_ACTIVITY_
Please transcribe every entry below exactly as written.

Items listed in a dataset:
┌──

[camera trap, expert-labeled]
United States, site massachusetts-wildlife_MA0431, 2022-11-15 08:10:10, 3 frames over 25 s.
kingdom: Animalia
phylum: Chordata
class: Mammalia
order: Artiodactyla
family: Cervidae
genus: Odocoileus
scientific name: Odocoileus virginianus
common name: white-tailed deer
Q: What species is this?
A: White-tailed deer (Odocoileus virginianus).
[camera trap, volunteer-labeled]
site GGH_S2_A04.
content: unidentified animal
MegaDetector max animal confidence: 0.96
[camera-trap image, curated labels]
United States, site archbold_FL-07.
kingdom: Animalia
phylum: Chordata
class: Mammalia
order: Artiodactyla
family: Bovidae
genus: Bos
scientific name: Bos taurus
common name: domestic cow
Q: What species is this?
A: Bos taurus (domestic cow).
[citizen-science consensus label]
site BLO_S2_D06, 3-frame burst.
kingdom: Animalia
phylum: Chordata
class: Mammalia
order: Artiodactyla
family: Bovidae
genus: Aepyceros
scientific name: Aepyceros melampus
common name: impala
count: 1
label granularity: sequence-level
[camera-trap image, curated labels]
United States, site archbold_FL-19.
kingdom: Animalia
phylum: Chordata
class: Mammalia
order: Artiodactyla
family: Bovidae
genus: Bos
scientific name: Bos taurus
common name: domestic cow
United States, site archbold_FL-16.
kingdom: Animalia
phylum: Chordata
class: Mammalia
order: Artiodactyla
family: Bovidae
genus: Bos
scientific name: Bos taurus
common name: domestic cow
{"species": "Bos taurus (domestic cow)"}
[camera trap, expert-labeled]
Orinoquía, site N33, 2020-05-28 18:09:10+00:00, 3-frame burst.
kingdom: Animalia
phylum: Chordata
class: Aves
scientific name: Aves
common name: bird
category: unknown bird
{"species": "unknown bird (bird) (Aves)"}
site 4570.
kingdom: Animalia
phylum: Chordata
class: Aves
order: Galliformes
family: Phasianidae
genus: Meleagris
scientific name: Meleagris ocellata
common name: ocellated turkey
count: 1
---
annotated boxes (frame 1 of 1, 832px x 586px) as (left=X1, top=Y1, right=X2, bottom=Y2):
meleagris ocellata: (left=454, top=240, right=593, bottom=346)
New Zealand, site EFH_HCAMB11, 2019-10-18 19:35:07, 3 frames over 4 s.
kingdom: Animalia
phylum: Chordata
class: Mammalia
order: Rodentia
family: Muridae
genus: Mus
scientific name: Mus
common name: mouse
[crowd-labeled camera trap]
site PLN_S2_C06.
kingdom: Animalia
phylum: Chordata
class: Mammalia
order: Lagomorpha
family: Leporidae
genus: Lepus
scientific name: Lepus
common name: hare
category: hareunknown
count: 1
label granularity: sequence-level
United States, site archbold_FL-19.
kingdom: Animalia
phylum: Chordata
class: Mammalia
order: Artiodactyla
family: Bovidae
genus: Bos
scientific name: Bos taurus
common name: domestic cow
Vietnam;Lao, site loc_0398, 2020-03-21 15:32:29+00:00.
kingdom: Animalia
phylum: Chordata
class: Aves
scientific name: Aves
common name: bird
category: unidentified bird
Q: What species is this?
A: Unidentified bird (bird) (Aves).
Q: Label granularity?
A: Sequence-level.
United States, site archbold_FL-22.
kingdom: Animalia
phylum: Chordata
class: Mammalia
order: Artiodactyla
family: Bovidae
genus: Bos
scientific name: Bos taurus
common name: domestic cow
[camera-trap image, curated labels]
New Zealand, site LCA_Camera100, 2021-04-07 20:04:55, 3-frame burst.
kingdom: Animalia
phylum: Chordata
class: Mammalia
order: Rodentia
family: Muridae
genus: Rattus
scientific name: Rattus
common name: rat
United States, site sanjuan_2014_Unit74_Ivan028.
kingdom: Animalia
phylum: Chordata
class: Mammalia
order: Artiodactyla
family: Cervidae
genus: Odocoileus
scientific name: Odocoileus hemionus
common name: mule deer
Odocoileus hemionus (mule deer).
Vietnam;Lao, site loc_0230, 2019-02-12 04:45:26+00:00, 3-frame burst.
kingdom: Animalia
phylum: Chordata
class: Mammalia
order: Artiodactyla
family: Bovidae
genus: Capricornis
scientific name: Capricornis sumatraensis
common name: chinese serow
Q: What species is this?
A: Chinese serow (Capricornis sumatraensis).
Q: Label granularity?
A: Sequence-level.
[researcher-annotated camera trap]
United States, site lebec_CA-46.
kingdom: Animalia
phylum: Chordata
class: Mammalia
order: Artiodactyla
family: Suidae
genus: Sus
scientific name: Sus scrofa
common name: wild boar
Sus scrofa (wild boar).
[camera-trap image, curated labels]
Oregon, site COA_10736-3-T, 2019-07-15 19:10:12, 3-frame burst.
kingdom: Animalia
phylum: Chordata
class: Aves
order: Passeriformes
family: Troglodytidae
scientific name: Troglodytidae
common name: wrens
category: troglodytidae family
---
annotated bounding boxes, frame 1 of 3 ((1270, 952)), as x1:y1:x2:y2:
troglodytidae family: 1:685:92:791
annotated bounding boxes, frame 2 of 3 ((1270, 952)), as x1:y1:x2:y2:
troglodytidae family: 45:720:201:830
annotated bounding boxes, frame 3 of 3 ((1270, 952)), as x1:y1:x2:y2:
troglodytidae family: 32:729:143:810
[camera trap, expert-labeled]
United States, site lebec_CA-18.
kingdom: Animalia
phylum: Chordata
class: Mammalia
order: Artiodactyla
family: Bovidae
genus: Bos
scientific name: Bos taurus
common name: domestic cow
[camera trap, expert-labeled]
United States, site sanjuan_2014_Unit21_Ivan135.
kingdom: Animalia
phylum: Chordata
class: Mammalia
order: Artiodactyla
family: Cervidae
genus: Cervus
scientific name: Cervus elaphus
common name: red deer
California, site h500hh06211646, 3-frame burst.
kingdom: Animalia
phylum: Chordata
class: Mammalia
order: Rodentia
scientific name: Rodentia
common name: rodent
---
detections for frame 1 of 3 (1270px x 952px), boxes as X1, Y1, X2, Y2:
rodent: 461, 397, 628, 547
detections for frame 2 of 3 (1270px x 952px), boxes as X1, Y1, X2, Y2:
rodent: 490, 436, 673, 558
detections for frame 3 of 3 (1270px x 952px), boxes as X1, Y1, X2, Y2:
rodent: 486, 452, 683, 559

└──

_SOLUTION BELOW_
[camera trap, expert-labeled]
United States, site massachusetts-wildlife_MA0431, 2022-11-15 08:10:10, 3 frames over 25 s.
kingdom: Animalia
phylum: Chordata
class: Mammalia
order: Artiodactyla
family: Cervidae
genus: Odocoileus
scientific name: Odocoileus virginianus
common name: white-tailed deer
Q: What species is this?
A: White-tailed deer (Odocoileus virginianus).
[camera trap, volunteer-labeled]
site GGH_S2_A04.
content: unidentified animal
MegaDetector max animal confidence: 0.96
[camera-trap image, curated labels]
United States, site archbold_FL-07.
kingdom: Animalia
phylum: Chordata
class: Mammalia
order: Artiodactyla
family: Bovidae
genus: Bos
scientific name: Bos taurus
common name: domestic cow
Q: What species is this?
A: Bos taurus (domestic cow).
[citizen-science consensus label]
site BLO_S2_D06, 3-frame burst.
kingdom: Animalia
phylum: Chordata
class: Mammalia
order: Artiodactyla
family: Bovidae
genus: Aepyceros
scientific name: Aepyceros melampus
common name: impala
count: 1
label granularity: sequence-level
[camera-trap image, curated labels]
United States, site archbold_FL-19.
kingdom: Animalia
phylum: Chordata
class: Mammalia
order: Artiodactyla
family: Bovidae
genus: Bos
scientific name: Bos taurus
common name: domestic cow
United States, site archbold_FL-16.
kingdom: Animalia
phylum: Chordata
class: Mammalia
order: Artiodactyla
family: Bovidae
genus: Bos
scientific name: Bos taurus
common name: domestic cow
{"species": "Bos taurus (domestic cow)"}
[camera trap, expert-labeled]
Orinoquía, site N33, 2020-05-28 18:09:10+00:00, 3-frame burst.
kingdom: Animalia
phylum: Chordata
class: Aves
scientific name: Aves
common name: bird
category: unknown bird
{"species": "unknown bird (bird) (Aves)"}
site 4570.
kingdom: Animalia
phylum: Chordata
class: Aves
order: Galliformes
family: Phasianidae
genus: Meleagris
scientific name: Meleagris ocellata
common name: ocellated turkey
count: 1
---
annotated boxes (frame 1 of 1, 832px x 586px) as (left=X1, top=Y1, right=X2, bottom=Y2):
meleagris ocellata: (left=454, top=240, right=593, bottom=346)
New Zealand, site EFH_HCAMB11, 2019-10-18 19:35:07, 3 frames over 4 s.
kingdom: Animalia
phylum: Chordata
class: Mammalia
order: Rodentia
family: Muridae
genus: Mus
scientific name: Mus
common name: mouse
[crowd-labeled camera trap]
site PLN_S2_C06.
kingdom: Animalia
phylum: Chordata
class: Mammalia
order: Lagomorpha
family: Leporidae
genus: Lepus
scientific name: Lepus
common name: hare
category: hareunknown
count: 1
label granularity: sequence-level
United States, site archbold_FL-19.
kingdom: Animalia
phylum: Chordata
class: Mammalia
order: Artiodactyla
family: Bovidae
genus: Bos
scientific name: Bos taurus
common name: domestic cow
Vietnam;Lao, site loc_0398, 2020-03-21 15:32:29+00:00.
kingdom: Animalia
phylum: Chordata
class: Aves
scientific name: Aves
common name: bird
category: unidentified bird
Q: What species is this?
A: Unidentified bird (bird) (Aves).
Q: Label granularity?
A: Sequence-level.
United States, site archbold_FL-22.
kingdom: Animalia
phylum: Chordata
class: Mammalia
order: Artiodactyla
family: Bovidae
genus: Bos
scientific name: Bos taurus
common name: domestic cow
[camera-trap image, curated labels]
New Zealand, site LCA_Camera100, 2021-04-07 20:04:55, 3-frame burst.
kingdom: Animalia
phylum: Chordata
class: Mammalia
order: Rodentia
family: Muridae
genus: Rattus
scientific name: Rattus
common name: rat
United States, site sanjuan_2014_Unit74_Ivan028.
kingdom: Animalia
phylum: Chordata
class: Mammalia
order: Artiodactyla
family: Cervidae
genus: Odocoileus
scientific name: Odocoileus hemionus
common name: mule deer
Odocoileus hemionus (mule deer).
Vietnam;Lao, site loc_0230, 2019-02-12 04:45:26+00:00, 3-frame burst.
kingdom: Animalia
phylum: Chordata
class: Mammalia
order: Artiodactyla
family: Bovidae
genus: Capricornis
scientific name: Capricornis sumatraensis
common name: chinese serow
Q: What species is this?
A: Chinese serow (Capricornis sumatraensis).
Q: Label granularity?
A: Sequence-level.
[researcher-annotated camera trap]
United States, site lebec_CA-46.
kingdom: Animalia
phylum: Chordata
class: Mammalia
order: Artiodactyla
family: Suidae
genus: Sus
scientific name: Sus scrofa
common name: wild boar
Sus scrofa (wild boar).
[camera-trap image, curated labels]
Oregon, site COA_10736-3-T, 2019-07-15 19:10:12, 3-frame burst.
kingdom: Animalia
phylum: Chordata
class: Aves
order: Passeriformes
family: Troglodytidae
scientific name: Troglodytidae
common name: wrens
category: troglodytidae family
---
annotated bounding boxes, frame 1 of 3 ((1270, 952)), as x1:y1:x2:y2:
troglodytidae family: 1:685:92:791
annotated bounding boxes, frame 2 of 3 ((1270, 952)), as x1:y1:x2:y2:
troglodytidae family: 45:720:201:830
annotated bounding boxes, frame 3 of 3 ((1270, 952)), as x1:y1:x2:y2:
troglodytidae family: 32:729:143:810
[camera trap, expert-labeled]
United States, site lebec_CA-18.
kingdom: Animalia
phylum: Chordata
class: Mammalia
order: Artiodactyla
family: Bovidae
genus: Bos
scientific name: Bos taurus
common name: domestic cow
[camera trap, expert-labeled]
United States, site sanjuan_2014_Unit21_Ivan135.
kingdom: Animalia
phylum: Chordata
class: Mammalia
order: Artiodactyla
family: Cervidae
genus: Cervus
scientific name: Cervus elaphus
common name: red deer
California, site h500hh06211646, 3-frame burst.
kingdom: Animalia
phylum: Chordata
class: Mammalia
order: Rodentia
scientific name: Rodentia
common name: rodent
---
detections for frame 1 of 3 (1270px x 952px), boxes as X1, Y1, X2, Y2:
rodent: 461, 397, 628, 547
detections for frame 2 of 3 (1270px x 952px), boxes as X1, Y1, X2, Y2:
rodent: 490, 436, 673, 558
detections for frame 3 of 3 (1270px x 952px), boxes as X1, Y1, X2, Y2:
rodent: 486, 452, 683, 559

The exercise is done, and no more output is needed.